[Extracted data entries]
● ● ●

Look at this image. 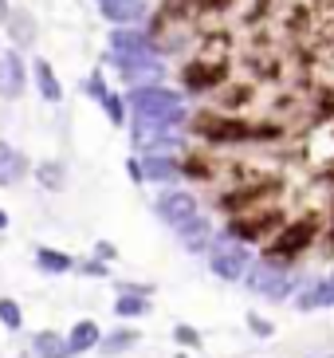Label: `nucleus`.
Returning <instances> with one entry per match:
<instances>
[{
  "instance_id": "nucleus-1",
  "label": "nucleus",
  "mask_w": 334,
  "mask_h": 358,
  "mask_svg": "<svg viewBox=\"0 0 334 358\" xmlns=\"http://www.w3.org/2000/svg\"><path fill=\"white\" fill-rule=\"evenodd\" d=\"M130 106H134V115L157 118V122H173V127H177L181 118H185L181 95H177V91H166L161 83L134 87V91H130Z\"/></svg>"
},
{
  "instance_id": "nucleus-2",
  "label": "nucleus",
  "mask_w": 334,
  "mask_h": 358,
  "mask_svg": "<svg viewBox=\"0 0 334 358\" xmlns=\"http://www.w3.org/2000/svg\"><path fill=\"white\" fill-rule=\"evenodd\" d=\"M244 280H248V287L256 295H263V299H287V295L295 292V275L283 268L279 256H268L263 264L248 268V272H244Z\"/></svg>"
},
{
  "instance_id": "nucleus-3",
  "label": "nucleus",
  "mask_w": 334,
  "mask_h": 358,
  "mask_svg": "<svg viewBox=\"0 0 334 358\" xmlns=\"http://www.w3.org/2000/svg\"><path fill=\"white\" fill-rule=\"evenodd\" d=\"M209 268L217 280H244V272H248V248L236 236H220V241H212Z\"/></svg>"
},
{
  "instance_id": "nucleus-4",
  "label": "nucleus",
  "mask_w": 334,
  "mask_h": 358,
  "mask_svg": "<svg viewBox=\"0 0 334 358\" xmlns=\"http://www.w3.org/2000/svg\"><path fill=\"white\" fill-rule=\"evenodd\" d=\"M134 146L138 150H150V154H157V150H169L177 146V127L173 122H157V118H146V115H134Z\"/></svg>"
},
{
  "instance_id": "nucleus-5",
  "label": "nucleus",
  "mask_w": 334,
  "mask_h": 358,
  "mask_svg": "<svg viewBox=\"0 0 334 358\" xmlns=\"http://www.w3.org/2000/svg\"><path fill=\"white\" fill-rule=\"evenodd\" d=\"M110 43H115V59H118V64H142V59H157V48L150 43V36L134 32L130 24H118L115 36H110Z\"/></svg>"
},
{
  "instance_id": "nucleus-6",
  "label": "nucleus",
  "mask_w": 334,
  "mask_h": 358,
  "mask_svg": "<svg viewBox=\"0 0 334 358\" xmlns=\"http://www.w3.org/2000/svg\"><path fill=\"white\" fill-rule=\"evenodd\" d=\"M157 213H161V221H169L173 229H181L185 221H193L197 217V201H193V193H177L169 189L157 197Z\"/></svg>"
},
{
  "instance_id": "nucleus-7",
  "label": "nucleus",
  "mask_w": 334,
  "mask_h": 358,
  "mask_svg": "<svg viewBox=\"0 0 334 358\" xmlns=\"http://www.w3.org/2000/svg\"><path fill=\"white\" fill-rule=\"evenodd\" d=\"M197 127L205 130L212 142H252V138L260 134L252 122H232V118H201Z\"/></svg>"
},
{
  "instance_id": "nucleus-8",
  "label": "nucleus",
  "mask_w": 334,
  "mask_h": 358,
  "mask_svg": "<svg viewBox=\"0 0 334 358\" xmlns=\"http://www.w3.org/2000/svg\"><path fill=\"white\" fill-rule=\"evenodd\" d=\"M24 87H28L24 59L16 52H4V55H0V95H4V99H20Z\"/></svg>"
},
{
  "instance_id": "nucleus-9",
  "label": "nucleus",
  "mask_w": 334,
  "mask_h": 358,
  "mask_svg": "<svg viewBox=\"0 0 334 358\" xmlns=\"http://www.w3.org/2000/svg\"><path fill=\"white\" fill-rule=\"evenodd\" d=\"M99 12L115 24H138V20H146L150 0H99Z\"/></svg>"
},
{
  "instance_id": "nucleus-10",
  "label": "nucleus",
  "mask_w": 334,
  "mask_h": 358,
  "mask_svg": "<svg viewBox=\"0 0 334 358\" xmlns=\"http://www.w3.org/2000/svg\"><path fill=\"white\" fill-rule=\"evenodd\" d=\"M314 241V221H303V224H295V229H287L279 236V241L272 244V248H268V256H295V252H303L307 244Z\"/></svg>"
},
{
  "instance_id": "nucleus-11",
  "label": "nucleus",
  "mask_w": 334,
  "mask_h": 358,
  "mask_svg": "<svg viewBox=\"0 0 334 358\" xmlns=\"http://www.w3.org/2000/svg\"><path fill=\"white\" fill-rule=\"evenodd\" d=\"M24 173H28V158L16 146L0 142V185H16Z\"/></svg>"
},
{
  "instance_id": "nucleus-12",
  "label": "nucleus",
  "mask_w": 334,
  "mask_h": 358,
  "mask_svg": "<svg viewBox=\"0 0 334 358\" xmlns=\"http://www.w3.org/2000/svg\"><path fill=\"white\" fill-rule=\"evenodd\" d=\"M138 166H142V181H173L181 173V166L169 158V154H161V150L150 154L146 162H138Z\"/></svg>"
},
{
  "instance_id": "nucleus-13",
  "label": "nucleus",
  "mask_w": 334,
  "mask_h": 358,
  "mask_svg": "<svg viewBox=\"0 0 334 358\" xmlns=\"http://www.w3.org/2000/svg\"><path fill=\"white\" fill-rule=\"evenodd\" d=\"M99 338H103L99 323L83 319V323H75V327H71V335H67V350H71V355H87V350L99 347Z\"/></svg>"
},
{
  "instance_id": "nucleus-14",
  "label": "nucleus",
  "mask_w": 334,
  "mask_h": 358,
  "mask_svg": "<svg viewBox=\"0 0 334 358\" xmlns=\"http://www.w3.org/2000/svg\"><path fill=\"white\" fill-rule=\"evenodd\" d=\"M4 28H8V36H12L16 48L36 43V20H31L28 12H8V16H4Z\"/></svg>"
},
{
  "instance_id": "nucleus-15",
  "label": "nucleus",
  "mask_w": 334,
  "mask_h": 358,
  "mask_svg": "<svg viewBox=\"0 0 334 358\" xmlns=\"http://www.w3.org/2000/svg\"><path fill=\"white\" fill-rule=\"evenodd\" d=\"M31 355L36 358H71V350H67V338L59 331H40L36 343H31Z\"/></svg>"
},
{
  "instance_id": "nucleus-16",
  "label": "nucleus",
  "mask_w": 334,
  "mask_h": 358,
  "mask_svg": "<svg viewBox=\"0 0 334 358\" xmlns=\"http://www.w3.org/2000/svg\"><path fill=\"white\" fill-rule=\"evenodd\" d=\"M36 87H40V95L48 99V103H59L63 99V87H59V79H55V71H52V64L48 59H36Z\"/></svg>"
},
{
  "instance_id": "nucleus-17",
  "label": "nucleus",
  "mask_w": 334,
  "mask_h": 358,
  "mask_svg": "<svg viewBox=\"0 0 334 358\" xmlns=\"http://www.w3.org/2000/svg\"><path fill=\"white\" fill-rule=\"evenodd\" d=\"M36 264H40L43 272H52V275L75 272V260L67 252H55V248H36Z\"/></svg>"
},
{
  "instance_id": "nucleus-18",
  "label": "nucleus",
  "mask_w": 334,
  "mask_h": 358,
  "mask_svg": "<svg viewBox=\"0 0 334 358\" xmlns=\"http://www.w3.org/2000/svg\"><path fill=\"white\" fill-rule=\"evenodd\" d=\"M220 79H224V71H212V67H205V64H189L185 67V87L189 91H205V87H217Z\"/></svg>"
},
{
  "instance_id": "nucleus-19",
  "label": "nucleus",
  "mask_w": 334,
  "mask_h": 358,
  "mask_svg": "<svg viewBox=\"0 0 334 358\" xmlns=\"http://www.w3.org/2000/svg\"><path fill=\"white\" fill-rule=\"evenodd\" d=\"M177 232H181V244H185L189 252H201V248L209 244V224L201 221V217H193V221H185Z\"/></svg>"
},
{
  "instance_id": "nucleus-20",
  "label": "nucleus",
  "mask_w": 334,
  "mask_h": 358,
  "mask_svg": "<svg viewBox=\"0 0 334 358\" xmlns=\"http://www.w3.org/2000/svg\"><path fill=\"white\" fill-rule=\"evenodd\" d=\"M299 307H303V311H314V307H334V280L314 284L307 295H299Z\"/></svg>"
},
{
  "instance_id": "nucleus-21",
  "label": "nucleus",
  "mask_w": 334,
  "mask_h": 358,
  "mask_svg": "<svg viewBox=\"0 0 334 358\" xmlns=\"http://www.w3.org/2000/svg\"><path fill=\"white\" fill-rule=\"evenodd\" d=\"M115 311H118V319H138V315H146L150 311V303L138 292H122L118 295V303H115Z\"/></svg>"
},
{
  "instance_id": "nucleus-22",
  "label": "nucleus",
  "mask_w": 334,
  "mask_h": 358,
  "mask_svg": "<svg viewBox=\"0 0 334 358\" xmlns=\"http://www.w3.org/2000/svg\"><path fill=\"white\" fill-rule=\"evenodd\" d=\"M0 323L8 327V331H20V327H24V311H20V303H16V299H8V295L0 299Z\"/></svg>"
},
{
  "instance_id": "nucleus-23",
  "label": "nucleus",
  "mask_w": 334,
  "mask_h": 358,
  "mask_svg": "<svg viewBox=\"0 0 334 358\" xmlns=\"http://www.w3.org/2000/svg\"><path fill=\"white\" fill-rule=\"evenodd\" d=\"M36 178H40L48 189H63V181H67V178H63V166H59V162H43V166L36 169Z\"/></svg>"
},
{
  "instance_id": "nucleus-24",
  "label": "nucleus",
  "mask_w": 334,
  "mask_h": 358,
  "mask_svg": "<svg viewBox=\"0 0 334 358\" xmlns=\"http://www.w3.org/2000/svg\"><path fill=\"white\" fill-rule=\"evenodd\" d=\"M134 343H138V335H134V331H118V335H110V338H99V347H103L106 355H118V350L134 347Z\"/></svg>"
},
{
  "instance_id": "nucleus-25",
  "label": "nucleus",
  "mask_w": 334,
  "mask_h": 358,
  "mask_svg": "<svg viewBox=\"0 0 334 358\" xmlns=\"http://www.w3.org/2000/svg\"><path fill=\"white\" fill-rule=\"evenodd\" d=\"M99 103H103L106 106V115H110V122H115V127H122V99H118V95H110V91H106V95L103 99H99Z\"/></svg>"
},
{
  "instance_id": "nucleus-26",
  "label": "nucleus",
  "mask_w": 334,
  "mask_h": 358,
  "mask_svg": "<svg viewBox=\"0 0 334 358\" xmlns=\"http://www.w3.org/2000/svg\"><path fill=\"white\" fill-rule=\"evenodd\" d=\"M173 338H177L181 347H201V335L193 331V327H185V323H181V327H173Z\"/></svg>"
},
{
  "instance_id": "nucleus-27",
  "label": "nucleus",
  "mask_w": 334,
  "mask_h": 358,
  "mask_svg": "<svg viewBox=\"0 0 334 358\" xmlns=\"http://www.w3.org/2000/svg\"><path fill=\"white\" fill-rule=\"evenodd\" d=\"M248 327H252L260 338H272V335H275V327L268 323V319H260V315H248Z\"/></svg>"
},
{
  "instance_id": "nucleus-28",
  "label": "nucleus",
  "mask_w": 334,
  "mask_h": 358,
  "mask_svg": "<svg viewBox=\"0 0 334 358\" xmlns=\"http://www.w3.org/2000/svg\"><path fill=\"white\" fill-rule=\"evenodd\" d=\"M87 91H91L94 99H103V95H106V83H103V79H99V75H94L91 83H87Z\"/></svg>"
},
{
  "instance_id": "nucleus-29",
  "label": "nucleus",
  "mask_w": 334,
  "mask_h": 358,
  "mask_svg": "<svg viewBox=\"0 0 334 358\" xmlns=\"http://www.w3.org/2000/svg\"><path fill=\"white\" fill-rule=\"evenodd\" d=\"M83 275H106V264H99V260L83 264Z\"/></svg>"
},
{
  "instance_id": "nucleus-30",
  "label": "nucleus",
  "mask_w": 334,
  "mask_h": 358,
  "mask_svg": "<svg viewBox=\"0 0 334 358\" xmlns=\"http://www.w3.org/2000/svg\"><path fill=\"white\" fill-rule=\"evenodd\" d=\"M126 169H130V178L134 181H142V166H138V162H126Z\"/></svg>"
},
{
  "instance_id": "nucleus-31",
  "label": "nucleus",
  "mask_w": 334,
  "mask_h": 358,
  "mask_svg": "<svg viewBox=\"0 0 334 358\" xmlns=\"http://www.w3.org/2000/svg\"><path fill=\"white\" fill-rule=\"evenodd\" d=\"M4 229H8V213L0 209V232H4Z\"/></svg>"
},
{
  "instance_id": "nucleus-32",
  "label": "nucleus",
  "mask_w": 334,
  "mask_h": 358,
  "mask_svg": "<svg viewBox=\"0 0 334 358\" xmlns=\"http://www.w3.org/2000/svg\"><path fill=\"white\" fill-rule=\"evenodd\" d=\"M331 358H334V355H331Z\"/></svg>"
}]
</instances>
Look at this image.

● ● ●

▸ **Your task**
How many lines of the entries above contain the string "instances", counting only matches with the same capitalization? Reply with the number alone.

▸ **Exercise output**
3